**Task directions:** Pictures should be excluded; otherwise, copy every entry exactly.

**Records provided:**

● ● ● ● ●

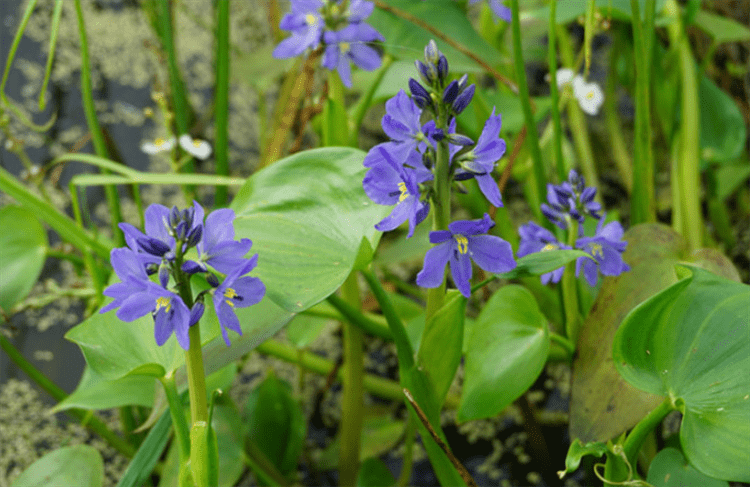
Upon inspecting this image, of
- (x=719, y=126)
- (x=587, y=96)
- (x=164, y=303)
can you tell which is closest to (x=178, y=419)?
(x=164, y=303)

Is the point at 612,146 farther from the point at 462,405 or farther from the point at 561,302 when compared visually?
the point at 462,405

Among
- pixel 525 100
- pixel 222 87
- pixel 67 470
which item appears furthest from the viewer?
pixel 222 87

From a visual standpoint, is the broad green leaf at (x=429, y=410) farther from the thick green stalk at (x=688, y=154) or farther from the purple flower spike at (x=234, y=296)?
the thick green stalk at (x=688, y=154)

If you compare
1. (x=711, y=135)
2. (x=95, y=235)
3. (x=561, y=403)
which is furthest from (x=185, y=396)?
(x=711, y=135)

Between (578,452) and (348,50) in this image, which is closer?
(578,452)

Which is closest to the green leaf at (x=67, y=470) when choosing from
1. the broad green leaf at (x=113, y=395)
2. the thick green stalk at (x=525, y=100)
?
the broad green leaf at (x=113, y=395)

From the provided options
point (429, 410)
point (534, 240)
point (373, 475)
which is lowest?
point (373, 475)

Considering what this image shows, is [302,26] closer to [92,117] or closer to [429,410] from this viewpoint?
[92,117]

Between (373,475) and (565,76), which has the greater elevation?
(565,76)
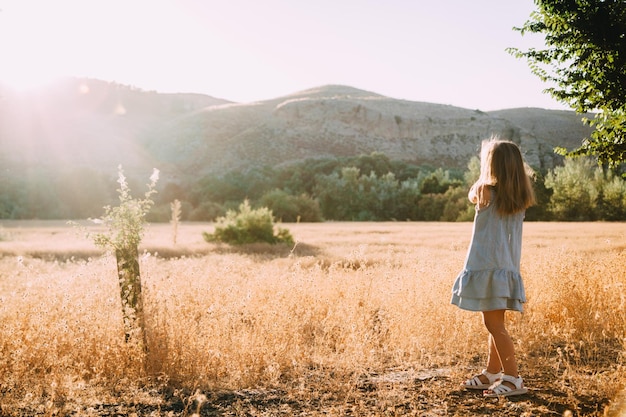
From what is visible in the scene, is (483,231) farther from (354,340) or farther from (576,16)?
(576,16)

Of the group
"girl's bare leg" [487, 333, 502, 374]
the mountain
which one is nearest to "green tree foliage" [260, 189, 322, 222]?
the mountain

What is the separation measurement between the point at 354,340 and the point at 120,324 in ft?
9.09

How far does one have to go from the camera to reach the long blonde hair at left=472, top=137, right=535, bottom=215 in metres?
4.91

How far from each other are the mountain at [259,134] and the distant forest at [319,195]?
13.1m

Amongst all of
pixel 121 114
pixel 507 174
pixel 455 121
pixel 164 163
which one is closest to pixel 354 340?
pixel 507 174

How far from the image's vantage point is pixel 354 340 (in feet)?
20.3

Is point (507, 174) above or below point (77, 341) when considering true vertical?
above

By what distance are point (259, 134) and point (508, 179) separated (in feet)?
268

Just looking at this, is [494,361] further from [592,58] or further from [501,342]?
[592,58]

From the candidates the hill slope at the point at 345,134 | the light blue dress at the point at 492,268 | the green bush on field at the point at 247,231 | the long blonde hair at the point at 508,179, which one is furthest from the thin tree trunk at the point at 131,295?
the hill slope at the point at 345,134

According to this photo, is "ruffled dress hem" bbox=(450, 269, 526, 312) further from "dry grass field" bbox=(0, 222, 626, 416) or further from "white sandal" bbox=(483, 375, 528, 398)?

● ● ● ● ●

**Solution to the problem:**
Upon inspecting this image, of
- (x=719, y=126)
- (x=587, y=96)
- (x=164, y=303)
can you tell which is closest to (x=178, y=419)?
(x=164, y=303)

Is the point at 612,146 farther from the point at 462,405 or farther from the point at 561,302 when compared visually?
the point at 462,405

Among
- pixel 525 100
- pixel 222 87
- pixel 67 470
which item appears furthest from the viewer?
pixel 222 87

From a visual standpoint, is the broad green leaf at (x=429, y=410) farther from the thick green stalk at (x=688, y=154) or farther from the purple flower spike at (x=234, y=296)?
the thick green stalk at (x=688, y=154)

If you compare
1. (x=711, y=135)
2. (x=95, y=235)
3. (x=561, y=403)
which is furthest from (x=185, y=396)?
(x=711, y=135)

Between (578,452) and (348,50) in this image, which is closer?
(578,452)

Which is closest to the green leaf at (x=67, y=470) when choosing from
1. the broad green leaf at (x=113, y=395)
2. the thick green stalk at (x=525, y=100)
?
the broad green leaf at (x=113, y=395)

From the provided options
point (429, 410)
point (534, 240)
point (373, 475)
which is lowest?
point (373, 475)

Considering what this image shows, is [302,26] closer to [92,117] or closer to [429,410] from this viewpoint?
[92,117]

Between (373,475) and (565,76), which has the greater elevation?
(565,76)
From what is visible in the scene, is (483,231) farther from (354,340) or farther from (576,16)?
(576,16)

Of the group
"girl's bare leg" [487, 333, 502, 374]
the mountain
which one is nearest to "green tree foliage" [260, 189, 322, 222]?
the mountain

What is the separation measurement between the point at 354,340 and the point at 120,324 in ft?
9.09

How far does one have to go from the camera to reach the long blonde hair at left=472, top=137, right=535, bottom=215 in metres?
4.91

How far from each other are the mountain at [259,134] and the distant forest at [319,195]?
13.1m

Amongst all of
pixel 121 114
pixel 507 174
pixel 455 121
pixel 164 163
which one is closest to pixel 354 340?
pixel 507 174

How far from the image's vantage point is pixel 354 340 (in feet)?
20.3

Is point (507, 174) above or below point (77, 341) when considering true vertical?
above

By what distance are point (259, 134) and point (508, 179) separated (in feet)?
268

Just looking at this, is [494,361] further from [592,58] or further from [501,342]?
[592,58]

From the candidates the hill slope at the point at 345,134 | the light blue dress at the point at 492,268 | the green bush on field at the point at 247,231 | the long blonde hair at the point at 508,179, which one is furthest from the thin tree trunk at the point at 131,295?
the hill slope at the point at 345,134

According to this photo, is "ruffled dress hem" bbox=(450, 269, 526, 312) further from "dry grass field" bbox=(0, 222, 626, 416) or further from "white sandal" bbox=(483, 375, 528, 398)?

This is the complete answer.